All Methodology
Methodology

Entity resolution

How Atlas decides whether two scraped records refer to the same company — the deterministic ladder, the LLM-assisted disambiguation pass, and the operator-review safety net.

Inbound data arrives messy. The same company shows up as "Toray Industries", "TORAY INDUSTRIES, INC.", and "Toray Industries Co Ltd" across three different exhibitor lists.

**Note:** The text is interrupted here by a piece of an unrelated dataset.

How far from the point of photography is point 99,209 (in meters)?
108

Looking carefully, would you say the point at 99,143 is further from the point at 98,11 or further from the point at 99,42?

Entity resolution is how Atlas decides those three rows refer to the same canonical company.

This is also how every count Atlas publishes — exhibitor counts, churn rates, sponsor-tier counts — stays correct over time. Bad entity resolution silently inflates counts and masks churn. Atlas's resolution ladder is documented end-to-end below.

The resolution ladder

Atlas applies six tests in order, the most authoritative first. The first one to fire wins:

1. Domain match (highest authority)

Two records resolving to the same canonical domain (henkel.com, toray.com) are the same company. This rule is enforced as a database uniqueness constraint.

When records arrive without a domain (typical of scraped exhibitor lists from organizers who don't publish URLs), this rule can't fire and we fall through.

2. LinkedIn URL match

LinkedIn URLs are stable across years and present on most enriched records, so they form the next-most-authoritative match after domain.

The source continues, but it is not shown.